+++ Passage provided

BGP Filtering
Dave Israel
davei at otd.com
Tue Jan 15 17:51:28 UTC 2008
Ben,
I think I understand what you want, and you don't want it. If you
receive a route for, say, 204.91.0.0/16, 204.91.0.0/17, and
204.91.128.0/17, you want to drop the /17s and just care about the /16.
But a change in topology does not generally result in a complete update
of the BGP table. Route changes result in route adds and draws, not a
flood event. So if you forgot about the /17s and just kept the /16, and
the /16 was subsequently withdrawn, your router would not magically
remember that it had /17s to route to as well. You'd drop traffic,
unless you had a default, in which case you'd just route it suboptimally.
-Dave
Ben Butler wrote:
> Hi,
>
> Agreed that is why I have lots of RAM - doesn't mean I should carry on
> upgrading my tower of babble though to make it ever higher and higher if
> there is a better way of doing things.
>
> I still don't see how a default route to a portioned pop is going to
> help in the slightest - you are saved by getting the prefixes from an
> alternate transit and the default doesn't get used. Where is does help
> is to capture anything which has been filtered out completely and then
> there is no prefix from the alternate transit provider anyway - so
> whichever default gets used and takes its chances.
>
> Bogons - obviously.
>
> My question was if what I was asking was possible.
>
> Kind Regards
>
> Ben
>
>
> -----Original Message-----
> From: Joe Abley [mailto:jabley at ca.afilias.info]
> Sent: 15 January 2008 17:07
> To: Ben Butler
> Cc: nanog at merit.edu
> Subject: Re: BGP Filtering
>
>
> On 15-Jan-2008, at 11:40, Ben Butler wrote:
>
>
>> Defaults wont work because a routing decision has to be made, my
>> transit originating a default or me pointing a default at them does
>> not guarantee the reachability of all prefixes..

++++++
+++ Raw data

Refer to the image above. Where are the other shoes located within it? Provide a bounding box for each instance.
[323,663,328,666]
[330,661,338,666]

++++++

### Objectives
**A.** In the BGP filtering message, alter the passage starting with "But a change" and going on through "route it suboptimally.", replacing "router" with "device".
**B.** Summarize the BGP filtering message in three sentences.
**C.** Continue the BGP filtering message from the point at which it stops.

### Answers by task
**A.**
But a change in topology does not generally result in a complete update
of the BGP table. Route changes result in route adds and draws, not a
flood event. So if you forgot about the /17s and just kept the /16, and
the /16 was subsequently withdrawn, your device would not magically
remember that it had /17s to route to as well. You'd drop traffic,
unless you had a default, in which case you'd just route it suboptimally.

**B.** Replying to Ben Butler, Dave Israel argues that dropping received /17 routes and keeping only the covering /16 is undesirable, because a change in topology produces route adds and withdrawals rather than a complete update of the BGP table. If the /16 were later withdrawn, the router would not remember the /17s, so traffic would be dropped, or routed suboptimally if a default existed. In the quoted earlier message, Ben Butler states that having plenty of RAM is no reason to keep enlarging the table if a better way exists, doubts that a default route would help, and asks whether the requested filtering is possible.

**C.**
>>
>
> Taking a table that won't fit in RAM similarly won't guarantee
> reachability of anything :-)
>
> Filter on assignment boundaries and supplement with a default. That
> ought to mean that you have a reasonable shot at surviving de-peering/
> partitioning events, and the defaults will pick up the slack in the
> event that you don't.
>
> For extra credit, supplement with a bunch of null routes for bogons so
> packets with bogon destination addresses don't leave your network, and
> maybe make exceptions for "golden prefixes".
>
>
>> I am struggling to see a defensible position for why just shy of 50%
>> of all routes appears to be mostly comprised of de-aggregated routes
>> when aggregation is one of the aims RIRs make the LIRs strive to
>> achieve. If we cant clean the mess up because there is no incentive
>> than cant I simply ignore the duplicates.
>>
>
> You can search the archives I'm sure for more detailed discussion of
> this. However, you can't necessarily always attribute the presence of
> covered prefixes to incompetence.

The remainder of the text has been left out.